*Problem description:*
Copy exactly the run of lines that begins at the line with "What is the measurable" and ends at the final line of the entries.

-- START OF Given entries --

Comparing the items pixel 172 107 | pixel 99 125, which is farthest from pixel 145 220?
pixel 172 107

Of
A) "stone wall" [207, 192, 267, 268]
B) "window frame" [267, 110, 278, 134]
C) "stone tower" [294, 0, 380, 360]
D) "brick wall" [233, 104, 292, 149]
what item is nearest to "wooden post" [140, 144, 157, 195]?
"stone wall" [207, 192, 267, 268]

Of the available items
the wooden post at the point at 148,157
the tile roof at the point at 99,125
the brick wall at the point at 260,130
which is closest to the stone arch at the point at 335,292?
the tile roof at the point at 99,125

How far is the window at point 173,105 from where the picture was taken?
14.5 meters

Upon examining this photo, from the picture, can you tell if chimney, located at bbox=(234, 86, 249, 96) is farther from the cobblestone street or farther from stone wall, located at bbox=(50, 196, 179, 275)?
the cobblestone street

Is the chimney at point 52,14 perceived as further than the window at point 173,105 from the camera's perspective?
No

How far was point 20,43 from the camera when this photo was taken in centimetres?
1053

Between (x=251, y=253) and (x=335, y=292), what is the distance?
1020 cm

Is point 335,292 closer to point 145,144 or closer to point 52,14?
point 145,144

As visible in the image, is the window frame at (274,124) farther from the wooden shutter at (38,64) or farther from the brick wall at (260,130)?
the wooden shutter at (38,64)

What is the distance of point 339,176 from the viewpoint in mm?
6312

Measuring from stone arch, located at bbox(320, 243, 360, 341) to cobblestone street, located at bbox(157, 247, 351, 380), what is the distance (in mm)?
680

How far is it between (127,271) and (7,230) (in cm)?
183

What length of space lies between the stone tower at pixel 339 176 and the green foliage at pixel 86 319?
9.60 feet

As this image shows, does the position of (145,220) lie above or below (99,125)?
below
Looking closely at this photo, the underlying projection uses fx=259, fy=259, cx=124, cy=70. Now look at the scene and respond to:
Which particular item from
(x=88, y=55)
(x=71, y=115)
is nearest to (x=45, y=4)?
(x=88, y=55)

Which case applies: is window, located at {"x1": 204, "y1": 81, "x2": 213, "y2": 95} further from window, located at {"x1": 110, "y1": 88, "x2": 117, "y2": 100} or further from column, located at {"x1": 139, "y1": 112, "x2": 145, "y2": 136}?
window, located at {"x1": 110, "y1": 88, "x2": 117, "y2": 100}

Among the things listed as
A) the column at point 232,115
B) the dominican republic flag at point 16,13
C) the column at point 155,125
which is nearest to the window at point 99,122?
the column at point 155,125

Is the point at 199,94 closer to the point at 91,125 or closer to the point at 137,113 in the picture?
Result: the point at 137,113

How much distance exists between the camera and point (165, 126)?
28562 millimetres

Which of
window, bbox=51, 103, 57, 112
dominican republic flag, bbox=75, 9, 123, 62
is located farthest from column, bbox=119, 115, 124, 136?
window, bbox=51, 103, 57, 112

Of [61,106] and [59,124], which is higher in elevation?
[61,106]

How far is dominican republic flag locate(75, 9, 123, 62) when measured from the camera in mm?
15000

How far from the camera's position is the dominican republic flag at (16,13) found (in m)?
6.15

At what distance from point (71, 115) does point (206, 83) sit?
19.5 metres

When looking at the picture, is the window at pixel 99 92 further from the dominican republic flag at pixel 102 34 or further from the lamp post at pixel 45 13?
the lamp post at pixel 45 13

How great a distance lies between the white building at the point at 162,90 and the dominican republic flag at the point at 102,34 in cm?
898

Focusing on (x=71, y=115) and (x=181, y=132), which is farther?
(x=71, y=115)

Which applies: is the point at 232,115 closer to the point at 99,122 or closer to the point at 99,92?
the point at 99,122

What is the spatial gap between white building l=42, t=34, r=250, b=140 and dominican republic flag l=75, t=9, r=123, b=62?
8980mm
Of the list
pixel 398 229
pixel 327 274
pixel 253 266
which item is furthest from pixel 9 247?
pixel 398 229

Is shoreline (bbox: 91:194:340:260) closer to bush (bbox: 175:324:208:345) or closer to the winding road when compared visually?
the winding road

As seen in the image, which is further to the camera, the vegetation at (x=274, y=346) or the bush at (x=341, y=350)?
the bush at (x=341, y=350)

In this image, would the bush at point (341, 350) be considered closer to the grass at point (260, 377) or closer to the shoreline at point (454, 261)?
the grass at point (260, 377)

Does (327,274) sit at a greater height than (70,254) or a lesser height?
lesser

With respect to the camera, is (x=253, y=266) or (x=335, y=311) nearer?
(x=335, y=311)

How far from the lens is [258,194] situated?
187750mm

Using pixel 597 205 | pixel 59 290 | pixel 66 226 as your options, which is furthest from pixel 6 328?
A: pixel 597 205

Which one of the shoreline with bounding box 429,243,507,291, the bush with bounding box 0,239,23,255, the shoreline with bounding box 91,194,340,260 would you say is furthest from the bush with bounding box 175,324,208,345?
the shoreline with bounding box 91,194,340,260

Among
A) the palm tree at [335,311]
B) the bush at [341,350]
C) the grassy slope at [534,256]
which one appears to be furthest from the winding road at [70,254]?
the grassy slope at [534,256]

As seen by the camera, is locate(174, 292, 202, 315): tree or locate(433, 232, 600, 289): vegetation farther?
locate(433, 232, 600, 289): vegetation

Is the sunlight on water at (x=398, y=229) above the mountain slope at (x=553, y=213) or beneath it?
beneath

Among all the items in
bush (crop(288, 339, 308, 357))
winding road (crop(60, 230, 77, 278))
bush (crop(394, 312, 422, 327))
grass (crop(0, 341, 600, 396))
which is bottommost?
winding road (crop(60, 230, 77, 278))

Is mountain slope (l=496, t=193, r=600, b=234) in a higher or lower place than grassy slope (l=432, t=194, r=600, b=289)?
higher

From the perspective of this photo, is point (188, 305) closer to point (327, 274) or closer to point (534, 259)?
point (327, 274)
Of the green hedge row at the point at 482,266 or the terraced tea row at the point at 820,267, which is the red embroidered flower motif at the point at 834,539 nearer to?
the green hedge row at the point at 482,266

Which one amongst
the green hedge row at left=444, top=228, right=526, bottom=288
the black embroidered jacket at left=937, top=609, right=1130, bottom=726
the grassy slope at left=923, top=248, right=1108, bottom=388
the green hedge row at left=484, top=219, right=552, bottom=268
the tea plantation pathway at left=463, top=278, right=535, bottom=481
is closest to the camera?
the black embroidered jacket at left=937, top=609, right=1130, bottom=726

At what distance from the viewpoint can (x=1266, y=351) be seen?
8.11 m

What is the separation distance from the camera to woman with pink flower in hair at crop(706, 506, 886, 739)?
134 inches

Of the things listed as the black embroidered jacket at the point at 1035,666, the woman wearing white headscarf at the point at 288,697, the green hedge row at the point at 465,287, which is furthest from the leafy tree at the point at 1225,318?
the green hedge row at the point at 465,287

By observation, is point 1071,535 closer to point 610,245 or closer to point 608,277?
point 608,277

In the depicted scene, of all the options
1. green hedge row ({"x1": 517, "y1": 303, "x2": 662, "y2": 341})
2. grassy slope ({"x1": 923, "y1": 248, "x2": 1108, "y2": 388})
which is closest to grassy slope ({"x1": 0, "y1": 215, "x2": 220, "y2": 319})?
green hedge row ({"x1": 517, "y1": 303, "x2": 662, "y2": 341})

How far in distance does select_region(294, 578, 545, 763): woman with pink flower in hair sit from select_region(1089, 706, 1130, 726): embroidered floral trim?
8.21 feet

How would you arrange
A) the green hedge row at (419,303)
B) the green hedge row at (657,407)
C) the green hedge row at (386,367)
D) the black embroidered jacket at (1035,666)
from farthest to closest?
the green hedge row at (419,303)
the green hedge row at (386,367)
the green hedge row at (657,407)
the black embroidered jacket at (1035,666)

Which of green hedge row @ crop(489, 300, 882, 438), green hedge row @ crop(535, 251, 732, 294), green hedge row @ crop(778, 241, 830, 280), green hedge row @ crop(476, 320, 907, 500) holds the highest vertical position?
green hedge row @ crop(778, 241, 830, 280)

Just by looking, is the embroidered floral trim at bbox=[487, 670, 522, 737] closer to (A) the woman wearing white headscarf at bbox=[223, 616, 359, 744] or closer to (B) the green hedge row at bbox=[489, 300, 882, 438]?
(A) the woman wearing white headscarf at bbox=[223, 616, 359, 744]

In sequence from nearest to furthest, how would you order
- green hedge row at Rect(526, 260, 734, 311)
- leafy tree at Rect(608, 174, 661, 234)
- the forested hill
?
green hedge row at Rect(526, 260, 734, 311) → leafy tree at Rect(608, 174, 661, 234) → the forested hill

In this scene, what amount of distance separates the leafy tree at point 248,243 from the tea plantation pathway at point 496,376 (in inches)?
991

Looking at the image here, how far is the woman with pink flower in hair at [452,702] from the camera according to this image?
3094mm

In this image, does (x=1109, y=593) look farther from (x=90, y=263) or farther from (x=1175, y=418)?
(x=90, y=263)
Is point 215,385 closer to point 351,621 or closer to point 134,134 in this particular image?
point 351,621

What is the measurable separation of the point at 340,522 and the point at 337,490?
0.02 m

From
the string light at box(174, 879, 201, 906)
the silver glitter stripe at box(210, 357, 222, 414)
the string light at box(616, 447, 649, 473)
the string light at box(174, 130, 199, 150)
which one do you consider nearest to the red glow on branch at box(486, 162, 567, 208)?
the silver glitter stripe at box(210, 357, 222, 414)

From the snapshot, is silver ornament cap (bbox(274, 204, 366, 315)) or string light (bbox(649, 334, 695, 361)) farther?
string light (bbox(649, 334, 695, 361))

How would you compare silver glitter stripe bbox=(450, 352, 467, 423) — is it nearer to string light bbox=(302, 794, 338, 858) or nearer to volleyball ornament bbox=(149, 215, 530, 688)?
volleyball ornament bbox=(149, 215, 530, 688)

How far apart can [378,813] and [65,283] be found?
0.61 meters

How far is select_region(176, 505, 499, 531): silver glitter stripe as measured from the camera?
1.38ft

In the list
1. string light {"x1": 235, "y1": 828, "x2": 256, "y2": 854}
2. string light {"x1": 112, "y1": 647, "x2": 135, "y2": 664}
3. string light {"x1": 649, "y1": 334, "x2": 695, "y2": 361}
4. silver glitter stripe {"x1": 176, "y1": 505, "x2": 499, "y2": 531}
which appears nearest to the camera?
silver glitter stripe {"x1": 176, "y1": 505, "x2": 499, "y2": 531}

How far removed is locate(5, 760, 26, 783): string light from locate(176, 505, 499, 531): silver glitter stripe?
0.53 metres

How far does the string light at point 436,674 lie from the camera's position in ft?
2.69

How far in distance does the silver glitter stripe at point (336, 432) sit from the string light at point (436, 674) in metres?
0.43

-- END OF Given entries --

*Solution below:*
What is the measurable separation of the point at 340,522 and the point at 337,490?
0.02 m

From
the string light at box(174, 879, 201, 906)
the silver glitter stripe at box(210, 357, 222, 414)
the string light at box(616, 447, 649, 473)
the string light at box(174, 130, 199, 150)
which one do you consider nearest to the red glow on branch at box(486, 162, 567, 208)?
the silver glitter stripe at box(210, 357, 222, 414)

From the snapshot, is silver ornament cap (bbox(274, 204, 366, 315)) or string light (bbox(649, 334, 695, 361)) farther?
string light (bbox(649, 334, 695, 361))

How would you compare silver glitter stripe bbox=(450, 352, 467, 423) — is it nearer to string light bbox=(302, 794, 338, 858) or nearer to volleyball ornament bbox=(149, 215, 530, 688)?
volleyball ornament bbox=(149, 215, 530, 688)

How far apart can [378,813] and [65,283] be found?
0.61 meters

How far is select_region(176, 505, 499, 531): silver glitter stripe as measured from the camera?
1.38ft

In the list
1. string light {"x1": 235, "y1": 828, "x2": 256, "y2": 854}
2. string light {"x1": 112, "y1": 647, "x2": 135, "y2": 664}
3. string light {"x1": 649, "y1": 334, "x2": 695, "y2": 361}
4. silver glitter stripe {"x1": 176, "y1": 505, "x2": 499, "y2": 531}
which appears nearest to the camera?
silver glitter stripe {"x1": 176, "y1": 505, "x2": 499, "y2": 531}

How far removed is locate(5, 760, 26, 783): string light from locate(176, 505, 499, 531): silver glitter stripe?
0.53 metres

How far does the string light at point 436,674 lie from the camera's position in ft?
2.69

How far in distance does the silver glitter stripe at point (336, 432) sit from the string light at point (436, 674) in metres?
0.43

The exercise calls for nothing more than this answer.